Keine Angst vor „nicht gut genug“
Aber was trennt denn Gott und die Menschen voneinander? Die Angst, die in jedem Menschen wohnt, dass unser Menschsein nicht gut genug ist für dieses Leben, am Ende steht ja der Tod. So nehmen wir von Anfang an den Wunsch mit hinein in unser Leben, nicht einfach Mensch, sondern Gott zu sein. Diese Angst und dieses Wünschen aber weisen uns nicht den Weg zum Paradies, sondern den, der direkt hinausführt. Das abzulegen schafft der Mensch nicht allein.

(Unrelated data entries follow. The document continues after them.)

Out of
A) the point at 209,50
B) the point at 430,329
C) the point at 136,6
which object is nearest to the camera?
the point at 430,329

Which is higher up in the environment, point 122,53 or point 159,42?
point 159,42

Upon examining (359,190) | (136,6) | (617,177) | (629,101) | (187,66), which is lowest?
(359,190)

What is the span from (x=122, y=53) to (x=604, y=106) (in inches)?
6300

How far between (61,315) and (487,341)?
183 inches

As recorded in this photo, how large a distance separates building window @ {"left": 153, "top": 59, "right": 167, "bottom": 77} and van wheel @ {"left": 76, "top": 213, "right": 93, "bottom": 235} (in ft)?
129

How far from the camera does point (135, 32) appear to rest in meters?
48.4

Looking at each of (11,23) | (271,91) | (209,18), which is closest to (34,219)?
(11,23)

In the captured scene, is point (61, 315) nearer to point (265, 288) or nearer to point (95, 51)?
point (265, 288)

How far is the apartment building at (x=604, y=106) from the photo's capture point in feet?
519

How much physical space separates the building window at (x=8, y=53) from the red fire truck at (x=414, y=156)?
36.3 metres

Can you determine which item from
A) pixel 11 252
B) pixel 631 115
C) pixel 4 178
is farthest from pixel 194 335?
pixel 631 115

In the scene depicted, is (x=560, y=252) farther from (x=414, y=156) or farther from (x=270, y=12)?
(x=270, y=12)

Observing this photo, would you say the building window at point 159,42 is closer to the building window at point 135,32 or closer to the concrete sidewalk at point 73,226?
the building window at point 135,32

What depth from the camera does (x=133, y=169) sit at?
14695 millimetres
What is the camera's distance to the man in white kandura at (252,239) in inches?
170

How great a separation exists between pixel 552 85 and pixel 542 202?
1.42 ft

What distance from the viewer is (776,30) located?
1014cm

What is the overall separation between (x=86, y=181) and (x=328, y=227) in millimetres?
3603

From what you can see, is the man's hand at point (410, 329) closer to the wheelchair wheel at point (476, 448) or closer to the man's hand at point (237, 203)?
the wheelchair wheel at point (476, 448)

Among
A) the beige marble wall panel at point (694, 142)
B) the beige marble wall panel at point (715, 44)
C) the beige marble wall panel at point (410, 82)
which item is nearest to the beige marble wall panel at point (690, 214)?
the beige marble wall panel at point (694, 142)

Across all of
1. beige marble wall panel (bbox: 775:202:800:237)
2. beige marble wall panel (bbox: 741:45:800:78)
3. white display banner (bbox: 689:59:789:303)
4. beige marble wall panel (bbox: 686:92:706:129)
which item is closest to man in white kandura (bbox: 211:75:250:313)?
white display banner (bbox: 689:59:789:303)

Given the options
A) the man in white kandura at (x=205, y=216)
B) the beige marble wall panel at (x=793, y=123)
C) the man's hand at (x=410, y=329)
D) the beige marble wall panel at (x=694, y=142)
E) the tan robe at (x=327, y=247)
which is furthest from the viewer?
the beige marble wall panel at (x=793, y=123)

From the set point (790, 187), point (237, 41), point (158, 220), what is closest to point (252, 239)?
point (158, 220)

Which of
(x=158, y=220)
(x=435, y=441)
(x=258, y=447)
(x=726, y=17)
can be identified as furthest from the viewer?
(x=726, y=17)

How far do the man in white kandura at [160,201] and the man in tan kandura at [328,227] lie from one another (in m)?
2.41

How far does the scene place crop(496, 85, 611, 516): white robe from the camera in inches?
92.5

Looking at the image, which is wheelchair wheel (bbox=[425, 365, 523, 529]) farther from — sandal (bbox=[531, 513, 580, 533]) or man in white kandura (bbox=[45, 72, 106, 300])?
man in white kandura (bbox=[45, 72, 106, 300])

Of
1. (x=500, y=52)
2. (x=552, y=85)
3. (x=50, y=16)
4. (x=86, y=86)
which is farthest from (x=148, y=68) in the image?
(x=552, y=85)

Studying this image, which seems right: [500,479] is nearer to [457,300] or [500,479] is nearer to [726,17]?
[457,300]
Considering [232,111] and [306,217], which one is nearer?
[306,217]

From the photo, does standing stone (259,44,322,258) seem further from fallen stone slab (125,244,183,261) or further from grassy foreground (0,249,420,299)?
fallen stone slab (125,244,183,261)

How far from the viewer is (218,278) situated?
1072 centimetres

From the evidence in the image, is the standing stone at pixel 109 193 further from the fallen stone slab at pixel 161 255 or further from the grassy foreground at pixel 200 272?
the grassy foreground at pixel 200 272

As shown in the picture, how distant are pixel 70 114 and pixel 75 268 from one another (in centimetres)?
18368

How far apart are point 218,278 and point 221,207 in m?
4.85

Eintauchen in das Leben und die Liebe
Gott wird Mensch, damit der Mensch nicht Gott sein braucht. Mit ganzem Leben und ganzer Liebe tauchen wir im Wasser der Taufe in das Leben und in die Liebe Gottes. Damit alles, was dem Leben und der Liebe entgegensteht und sie bedroht, darin nicht mehr unsere letzte Sorge sein braucht, weil Gott sie in Christus mit uns teilt und uns so davon erlöst. Deshalb wird das Kind dann mit Öl gesalbt, eingehüllt in einen kraftvollen, heilvollen Zusammenhang. Deshalb kann es dann ein neues, weißes Kleid tragen, denn niemand wird für sich selbst getauft, sondern damit man merkt, dass sein/ihr Weg einer in Christus ist. Deshalb entzünden wir die Taufkerze an der Osterkerze. Seinem Licht zu folgen bedeutet, an ihm Maß nehmen: an der Art wie er mit der Schöpfung, den Menschen und mit Gott umgegangen ist. Das Licht des Auferstandenen wird so auch in der dunkelsten Stunde, in der Stunde unseres Hinübergehens, an unserer Seite sein.
Es war ein angenehmer und langer Abend unter Freunden. „Eben, es geht ja auch ohne Erbsünde!“, sagte sie. „Gut, dass es die Taufe gibt“, gab ich zur Antwort.